The FCI nomenclature splits purebred dog into ten groups based on morphology, current use and historical criteria. Recently, genetic diversity of dog breeds was evaluated and surprisingly a correspondence between genetic and phenotypical/functional breed grouping was observed with some exception [35]. Dogs were accurately assigned to their breed >99% of the time [35] and the various breeds related one to another [35]. Related groups of breed were defined by these studies and a correlation with breed genetic relatedness, morphological features and geographic origin was observed [36, 37]. Dogs belonging to our database were classified based on FCI groups and genetic groups involving breeds that clustered together as previously reported [35]. Remarkably dogs belonging to FCI groups 1 and 2 resulted statistically more likely to be DEA 1- and dogs belonging to groups 4, 6, 7, 8 resulted more likely to be DEA 1+. In addition dogs belonging to genetic groups “working dogs” and “mastiff-like” resulted more likely DEA 1- and the groups “scent hounds” and “retriever” were more likely DEA 1+ .
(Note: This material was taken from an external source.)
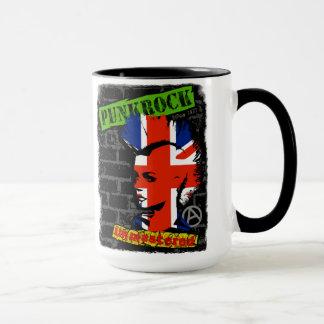 Punk rock - union jack Mohawk Mug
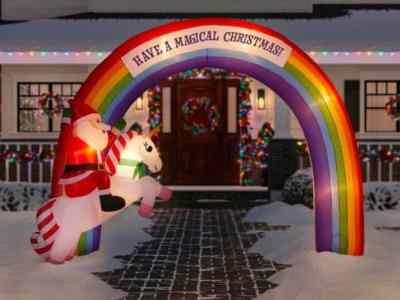 HOMEDEPOT: 7.48 ft. Inflatable Archway Mixed Media Unicorn Rainbow For $129.00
Furthermore, molossoid dogs resulted statistically associated to DEA 1- blood group while dogs belonging to hunting breeds were significantly associated with DEA 1+ blood group. More data have to be collected to confirm this observation.

Frequency of only DEA 1 antigen was studied in the present work. Extended canine blood groups assessment including DEA other than 1 should be performed on candidate blood donor but it was not easily available for clinicians. In the clinical practice only DEA 1 kits are commercially available and could be used before the transfusion to test donor and recipient. Consequently the resulted reported in the present large canine population study could be exploited by clinicians to choose the most suitable dog to test in order to find the right candidate blood donor quickly.


The present study provides data on the frequency of DEA 1 antigen in a large number of dogs and confirms a broad variability among breeds. In fact, some breeds show high frequency of DEA 1- subjects resulting more susceptible to immunization when they receive blood from an incompatible donor.

In the routine activity of clinicians and of canine blood bank, our results may be valuable to drive blood donor enrollment and selection among different breeds.